How We Improved Data Discovery for Data Scientists at Spotify

How We Improved Data Discovery for Data Scientists at Spotify

At Spotify, we believe strongly in data-informed decision making. Whether we’re considering a big shift in our product strategy or we’re making a relatively quick decision about which track to add to one of our editorially-programmed playlists, data provides a foundation for sound decision making. An insight is a conclusion drawn from data that can help influence decisions and drive change. To enable Spotifiers to make faster, smarter decisions, we’ve developed a suite of internal products to accelerate the production and consumption of insights. One of these products is Lexikon, a library of data and insights that help employees find and understand the data and knowledge generated by members of our insights community.

We’ve learned a lot since we first launched this product. In this blog post, we want to share the story of how we iterated on Lexikon to better support data discovery.
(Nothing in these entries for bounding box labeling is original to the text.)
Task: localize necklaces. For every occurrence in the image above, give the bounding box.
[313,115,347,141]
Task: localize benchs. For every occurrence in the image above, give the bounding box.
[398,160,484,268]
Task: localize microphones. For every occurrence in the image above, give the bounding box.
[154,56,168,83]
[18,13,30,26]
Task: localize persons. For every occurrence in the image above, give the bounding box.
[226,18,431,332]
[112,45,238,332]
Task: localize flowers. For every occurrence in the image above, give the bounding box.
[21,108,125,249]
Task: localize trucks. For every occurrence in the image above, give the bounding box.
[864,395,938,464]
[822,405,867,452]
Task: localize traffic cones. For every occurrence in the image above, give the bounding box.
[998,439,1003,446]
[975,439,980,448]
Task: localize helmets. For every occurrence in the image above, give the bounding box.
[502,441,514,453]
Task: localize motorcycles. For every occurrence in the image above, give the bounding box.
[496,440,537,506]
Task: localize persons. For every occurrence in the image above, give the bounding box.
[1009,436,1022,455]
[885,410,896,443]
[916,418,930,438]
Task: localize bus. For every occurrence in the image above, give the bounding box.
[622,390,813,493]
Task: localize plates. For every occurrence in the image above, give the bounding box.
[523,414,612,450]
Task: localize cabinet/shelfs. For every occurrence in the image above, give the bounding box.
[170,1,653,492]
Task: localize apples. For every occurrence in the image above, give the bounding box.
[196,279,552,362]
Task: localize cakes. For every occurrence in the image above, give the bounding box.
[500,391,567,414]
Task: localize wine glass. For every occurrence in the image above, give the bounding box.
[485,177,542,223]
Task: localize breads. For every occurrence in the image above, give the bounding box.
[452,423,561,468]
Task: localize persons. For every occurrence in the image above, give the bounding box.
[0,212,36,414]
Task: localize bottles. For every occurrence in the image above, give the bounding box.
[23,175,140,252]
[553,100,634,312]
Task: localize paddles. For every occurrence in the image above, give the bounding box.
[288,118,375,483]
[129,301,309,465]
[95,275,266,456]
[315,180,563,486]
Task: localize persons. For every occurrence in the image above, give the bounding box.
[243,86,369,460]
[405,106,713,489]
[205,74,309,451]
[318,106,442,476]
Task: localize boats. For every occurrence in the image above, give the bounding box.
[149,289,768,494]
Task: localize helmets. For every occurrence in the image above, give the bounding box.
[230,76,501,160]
In 2016, as we started migrating to the Google Cloud Platform, we saw an explosion of dataset creation in BigQuery. At this time, we also drastically increased our hiring of insights specialists (data scientists, analysts, user researchers, etc.) at Spotify, resulting in more research and insights being produced across the company. However, research would often only have a localized impact in certain parts of the business, going unseen by others that might find it useful to influence their decision making. Datasets lacked clear ownership or documentation making it difficult for data scientists to find them. We believed that the crux of the problem was that we lacked a centralized catalog of these data and insights resources.

In early 2017, we released Lexikon, a library for data and insights, as the solution to this problem. The first release allowed users to search and browse available BigQuery tables (i.e. datasets)— as well as discover knowledge generated through past research and analysis. The insights community at Spotify was quite excited to have this new tool and it quickly became one of the most widely used tools amongst data scientists, with ~75% of data scientists using it regularly, and ~550 monthly active users.

However, months after the initial launch, we surveyed the insights community and learned that data scientists still reported data discovery as a major pain point, reporting significant time spent on finding the right dataset. The typical data scientist at Spotify works with ~25-30 different datasets in a month. If data discovery is time-consuming, it significantly increases the time it takes to produce insights, which means either it might take longer to make a decision informed by those insights, or worse, we won’t have enough data and insights to inform a decision.

Our team decided to focus on this specific issue by iterating on Lexikon, with the goal to improve the data discovery experience for data scientists and ultimately accelerate insights production. We were able to significantly improve the data discovery experience by (1) gaining a better understanding of our users intent, (2) enabling knowledge exchange through people, and (3) helping users get started with a dataset they’ve discovered.

To kick things off, we spent time conducting user research to learn more about our users, their needs, and their specific pain points regarding data discovery. In doing so, we were able to gain a better understanding of our users intent within the context of data discovery, and use this understanding to drive product development.

Let’s say you’re having a rough day and you want to listen to some music to lift your spirit. So, you open up Spotify, browse some of the mood playlists, and put on the Mood Booster playlist. You’ve just had a low-intent discovery experience! You had some broad goal to lift your mood and you didn’t have extremely strict requirements on what you wanted to listen to.